La division générale n’a pas ignoré un précédent contraignant

[25] À l’audience de la division générale, la prestataire a cité l’affaire AL, dans laquelle une prestataire a été jugée admissible à des prestations d’assurance-emploi même si elle n’avait pas respecté la politique de vaccination obligatoire contre la COVID-19 de son employeurNote de bas de page 10. La prestataire soutient que la division générale a rejeté cette affaire alors qu’elle s’appliquait à la sienne.

[26] Toutefois, la division générale n’était pas tenue de suivre les décisions du Tribunal.
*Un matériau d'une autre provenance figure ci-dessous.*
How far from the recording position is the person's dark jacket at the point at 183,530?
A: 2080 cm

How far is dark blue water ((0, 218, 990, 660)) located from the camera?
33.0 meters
Les membres de la division générale sont liés par les décisions de la Cour fédérale et de la Cour d’appel fédérale, mais ils ne le sont pas par les décisions de leurs pairs.

[27] De plus,la décision AL n’exempte pas totalement les parties prestataires de l’assurance-emploi des politiques de vaccination obligatoire de leurs employeurs comme la prestataire semble le penser. La décision AL semble concerner une prestataire dont la convention collective empêchait explicitement son employeur de l’obliger à se faire vacciner. Selon mon examen du présent dossier, la prestataire n’a jamais mentionné de disposition comparable dans son propre contrat de travail.

[28] De plus, l’affaire AL a été tranchée avant l’affaire Cecchetto, l’affaire récente qui fournit des directives claires sur les obligations vaccinales des employeurs dans le contexte de l’assurance-emploi. Dans l’affaire Cecchetto, la Cour fédérale a examiné la décision AL et a laissé entendre qu’elle ne serait pas applicable de manière générale parce qu’elle reposait sur un ensemble de faits très particuliersNote de bas de page 11.

Conclusion

[29] Pour les raisons que je viens d’énumérer, je ne suis pas convaincu que l’appel a une chance raisonnable de succès. La permission de faire appel est donc refusée. Par conséquent, l’appel n’ira pas de l’avant.